━━━━━ EXCERPT ━━━━━

On Sun, Nov 01, 2009 at 11:58:10AM -0500, erik quanstrom wrote:
> On Sun Nov  1 11:55:47 EST 2009, [email protected] wrote:
> > Also, D is not compiled in kernel. The dtrace utility compiles the D
> > script, and the script goes through some sanity checking in the D
> > compiler. The bytecode is sent to the kernel to execute. There are
> > some in-kernel safety guarantees -- for instance, a D script causing a
> > nil ptr deref in kernel obviously shouldn't (and does not) cause the
> > system to panic.
> 
> that wasn't my main concern.
> 
> there are many interrupt routines that depend on
> the exact sequence of events and probing  is likely
> to wreck havoc.

D is not able (AFAIK, anyway... the design seems like it oughtn't be) to
change the externally observable sequence of events to hardare.  It may of
course change the timing of those events, but that's often less of an issue.
If you don't disable safety (as root, you can, AIUI) DTrace writes only to
its own logs, even if it can read almost everything.

━━━━━ DATA RECORDS ━━━━━

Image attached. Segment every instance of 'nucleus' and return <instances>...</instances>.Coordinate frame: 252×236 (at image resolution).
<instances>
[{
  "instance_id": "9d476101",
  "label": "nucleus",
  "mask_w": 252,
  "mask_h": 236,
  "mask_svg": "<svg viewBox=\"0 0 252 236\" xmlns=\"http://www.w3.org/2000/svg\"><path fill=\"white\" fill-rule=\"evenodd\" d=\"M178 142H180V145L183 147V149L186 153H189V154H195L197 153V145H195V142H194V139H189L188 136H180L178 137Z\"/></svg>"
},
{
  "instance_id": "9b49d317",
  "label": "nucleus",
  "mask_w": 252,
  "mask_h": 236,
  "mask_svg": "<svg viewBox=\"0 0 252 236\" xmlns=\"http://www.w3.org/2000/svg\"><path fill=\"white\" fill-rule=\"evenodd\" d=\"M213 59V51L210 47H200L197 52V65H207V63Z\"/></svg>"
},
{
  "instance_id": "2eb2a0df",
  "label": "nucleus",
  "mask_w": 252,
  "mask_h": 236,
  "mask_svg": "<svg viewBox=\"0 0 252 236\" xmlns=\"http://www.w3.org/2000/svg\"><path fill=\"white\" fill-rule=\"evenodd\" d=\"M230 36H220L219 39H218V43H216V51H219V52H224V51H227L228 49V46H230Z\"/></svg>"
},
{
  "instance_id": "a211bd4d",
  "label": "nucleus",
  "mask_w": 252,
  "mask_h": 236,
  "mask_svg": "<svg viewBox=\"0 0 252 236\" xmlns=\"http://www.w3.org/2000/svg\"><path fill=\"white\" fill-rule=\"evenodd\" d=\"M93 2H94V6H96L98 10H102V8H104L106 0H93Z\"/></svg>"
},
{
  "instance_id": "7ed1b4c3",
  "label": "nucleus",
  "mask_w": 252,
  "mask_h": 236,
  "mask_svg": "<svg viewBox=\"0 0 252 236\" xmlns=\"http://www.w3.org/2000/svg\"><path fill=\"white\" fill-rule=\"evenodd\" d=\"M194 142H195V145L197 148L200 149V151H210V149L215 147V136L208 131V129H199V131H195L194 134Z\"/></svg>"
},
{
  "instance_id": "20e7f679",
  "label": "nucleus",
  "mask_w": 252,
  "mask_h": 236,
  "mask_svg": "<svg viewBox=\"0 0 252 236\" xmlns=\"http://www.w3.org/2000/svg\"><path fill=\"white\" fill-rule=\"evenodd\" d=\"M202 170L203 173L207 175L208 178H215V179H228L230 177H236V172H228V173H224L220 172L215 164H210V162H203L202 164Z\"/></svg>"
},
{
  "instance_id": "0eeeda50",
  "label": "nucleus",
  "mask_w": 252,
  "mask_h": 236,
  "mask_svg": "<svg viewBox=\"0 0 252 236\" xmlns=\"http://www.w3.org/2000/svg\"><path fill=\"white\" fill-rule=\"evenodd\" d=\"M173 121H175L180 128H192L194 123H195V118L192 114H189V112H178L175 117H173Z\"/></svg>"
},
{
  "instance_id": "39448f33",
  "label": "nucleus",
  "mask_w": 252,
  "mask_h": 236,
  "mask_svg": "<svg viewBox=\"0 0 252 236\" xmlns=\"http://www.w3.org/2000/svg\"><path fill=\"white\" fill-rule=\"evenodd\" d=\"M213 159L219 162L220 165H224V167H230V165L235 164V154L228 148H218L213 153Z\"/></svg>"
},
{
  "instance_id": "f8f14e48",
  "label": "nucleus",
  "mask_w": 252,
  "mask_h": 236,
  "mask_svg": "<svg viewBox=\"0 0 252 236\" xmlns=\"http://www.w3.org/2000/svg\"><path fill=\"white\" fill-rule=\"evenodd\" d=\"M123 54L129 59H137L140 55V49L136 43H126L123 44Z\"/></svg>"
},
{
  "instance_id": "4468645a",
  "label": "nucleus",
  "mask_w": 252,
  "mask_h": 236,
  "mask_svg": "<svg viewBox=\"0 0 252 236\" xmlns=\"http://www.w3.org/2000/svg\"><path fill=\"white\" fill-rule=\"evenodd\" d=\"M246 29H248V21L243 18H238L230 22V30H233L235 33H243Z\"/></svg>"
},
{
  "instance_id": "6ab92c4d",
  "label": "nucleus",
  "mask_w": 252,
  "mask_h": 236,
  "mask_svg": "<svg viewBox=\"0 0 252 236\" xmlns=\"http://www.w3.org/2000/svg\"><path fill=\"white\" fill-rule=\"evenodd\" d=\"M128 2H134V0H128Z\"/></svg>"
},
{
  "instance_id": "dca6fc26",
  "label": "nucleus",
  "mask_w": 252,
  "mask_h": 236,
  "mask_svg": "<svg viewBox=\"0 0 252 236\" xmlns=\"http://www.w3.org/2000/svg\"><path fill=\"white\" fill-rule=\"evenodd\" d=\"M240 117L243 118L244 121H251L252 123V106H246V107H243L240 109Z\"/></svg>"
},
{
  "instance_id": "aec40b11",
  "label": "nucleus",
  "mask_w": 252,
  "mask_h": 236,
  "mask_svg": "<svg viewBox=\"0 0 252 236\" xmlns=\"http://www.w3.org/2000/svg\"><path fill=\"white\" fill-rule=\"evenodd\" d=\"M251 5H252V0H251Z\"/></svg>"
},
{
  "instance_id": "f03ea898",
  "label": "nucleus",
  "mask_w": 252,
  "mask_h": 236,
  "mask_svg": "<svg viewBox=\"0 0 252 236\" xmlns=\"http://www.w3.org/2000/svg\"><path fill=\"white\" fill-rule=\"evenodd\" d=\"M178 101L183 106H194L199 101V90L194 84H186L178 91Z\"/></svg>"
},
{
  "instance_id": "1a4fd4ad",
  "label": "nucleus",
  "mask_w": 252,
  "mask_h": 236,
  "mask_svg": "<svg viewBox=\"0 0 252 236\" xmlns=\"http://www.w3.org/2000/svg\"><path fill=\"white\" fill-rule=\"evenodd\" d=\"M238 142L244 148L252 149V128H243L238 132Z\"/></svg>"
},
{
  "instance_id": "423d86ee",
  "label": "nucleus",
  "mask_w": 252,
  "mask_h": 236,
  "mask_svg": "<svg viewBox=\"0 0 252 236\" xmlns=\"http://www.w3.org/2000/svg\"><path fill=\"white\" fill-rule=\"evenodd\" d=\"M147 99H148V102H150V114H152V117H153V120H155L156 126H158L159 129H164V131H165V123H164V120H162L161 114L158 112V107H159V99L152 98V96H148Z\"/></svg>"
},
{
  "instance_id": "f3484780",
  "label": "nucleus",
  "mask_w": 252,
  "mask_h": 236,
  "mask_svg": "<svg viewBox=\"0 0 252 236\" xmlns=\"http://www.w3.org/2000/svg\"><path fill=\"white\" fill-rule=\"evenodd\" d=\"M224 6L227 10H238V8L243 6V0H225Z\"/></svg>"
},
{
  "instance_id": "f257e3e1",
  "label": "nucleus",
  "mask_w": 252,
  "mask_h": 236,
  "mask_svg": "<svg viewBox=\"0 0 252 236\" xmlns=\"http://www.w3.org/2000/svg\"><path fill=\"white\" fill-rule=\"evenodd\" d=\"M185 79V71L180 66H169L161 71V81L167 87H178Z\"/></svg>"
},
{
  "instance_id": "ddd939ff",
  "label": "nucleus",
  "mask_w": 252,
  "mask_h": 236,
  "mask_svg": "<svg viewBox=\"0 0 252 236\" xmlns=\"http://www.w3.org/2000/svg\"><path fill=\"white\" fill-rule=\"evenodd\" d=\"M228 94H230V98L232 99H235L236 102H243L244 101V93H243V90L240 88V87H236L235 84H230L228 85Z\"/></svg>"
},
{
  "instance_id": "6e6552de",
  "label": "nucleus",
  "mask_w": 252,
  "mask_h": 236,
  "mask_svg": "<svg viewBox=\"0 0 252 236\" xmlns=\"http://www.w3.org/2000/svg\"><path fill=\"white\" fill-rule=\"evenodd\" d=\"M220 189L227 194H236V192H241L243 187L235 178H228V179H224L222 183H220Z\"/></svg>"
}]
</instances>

━━━━━

EXERCISE BRIEF. Rewrite the DTrace message starting with "D is not able" and going on through "read almost everything.", substituting "buffers" for "logs". None of the items is needed for this exercise.

ANSWER FOR THE TASK.
D is not able (AFAIK, anyway... the design seems like it oughtn't be) to
change the externally observable sequence of events to hardare.  It may of
course change the timing of those events, but that's often less of an issue.
If you don't disable safety (as root, you can, AIUI) DTrace writes only to
its own buffers, even if it can read almost everything.